The U.S. sovereign debt crisis is over, for now
The U.S. sovereign debt issue has been resolved, with the usual drama. The House of Representatives approved the agreement between President Joe Biden’s administration and Republican negotiators by 314 votes to 117. The agreement was bipartisan and its opposition was bipartisan. Seventy-one Republicans opposed it, as did forty-six Democrats. In the upper chamber 36 senators were against: four Democrats and Bernie Sanders, an independent; 31 Republicans were the main opposition, though for different reasons.
Republicans can now challenge Kevin McCarthy’s leadership 71 times, because in the ordeal of his election as House Speaker they agreed that a single Republican who opposed such a negotiation could ask for his resignation.
Asking for it, yes, but getting it is another matter.

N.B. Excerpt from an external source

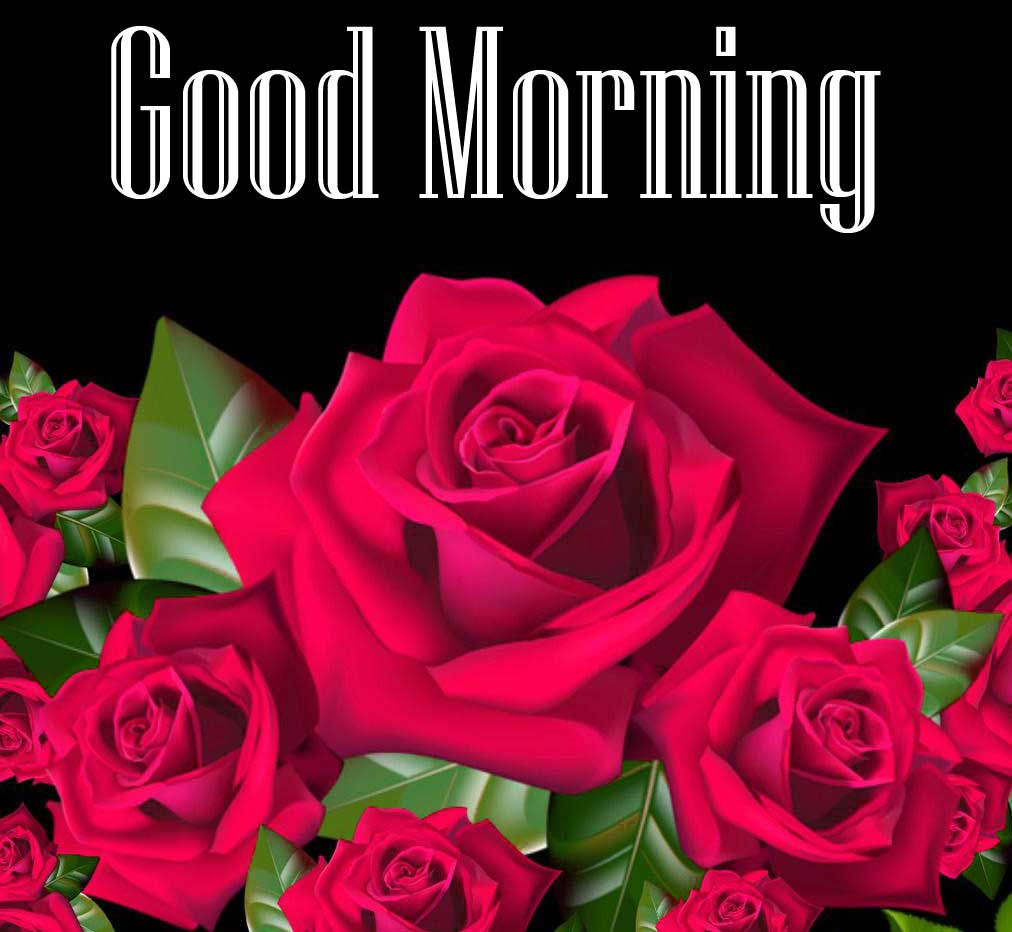 Beautiful Red Rose Good Morning Photos Pics Free With Red Rose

The no-confidence vote concerns all representatives, both Republicans and Democrats, but I don’t think any Democrat who supported the deal last Wednesday will vote with the most recalcitrant Republicans to remove McCarthy.
Biden, as he said, did not compromise on limiting the debt. Republican spokesman and negotiator Patrick MacHenry declared that the deal reached was the best that could be obtained.
As a result of this bipartisan negotiation, the debt ceiling disappeared for 18 months. That is to say, the federal government can spend what it needs until January 2025, with the rickety limitations that the Republicans introduced in the agreement: budget savings, estimated at US$ 136 billion over the next 18 months, which are equivalent to a kind of rounding up of the public debt limit of US$ 31.4 trillion, already exceeded since the beginning of the year.
The US public debt ceiling was established in 1917 as a measure of economic discipline, but since 2001 it has been an increasingly acrimonious point of political debate. In 2001, with the terrorist attack on the Twin Towers and the subsequent wars in Afghanistan and Iraq, the amount of debt increased, reaching US$ 10.63 trillion at the start of Barack Obama’s presidency in 2009, when Bill Clinton’s presidency had left it at US$ 5.73 trillion. And it has continued to grow. In September 2021, under Donald Trump, the US debt and its ceiling rose to almost US$ 28 trillion. It now stands at US$ 31.4 trillion. The bipartisan agreement allows the debt ceiling to rise for 18 months, i.e. until 2025.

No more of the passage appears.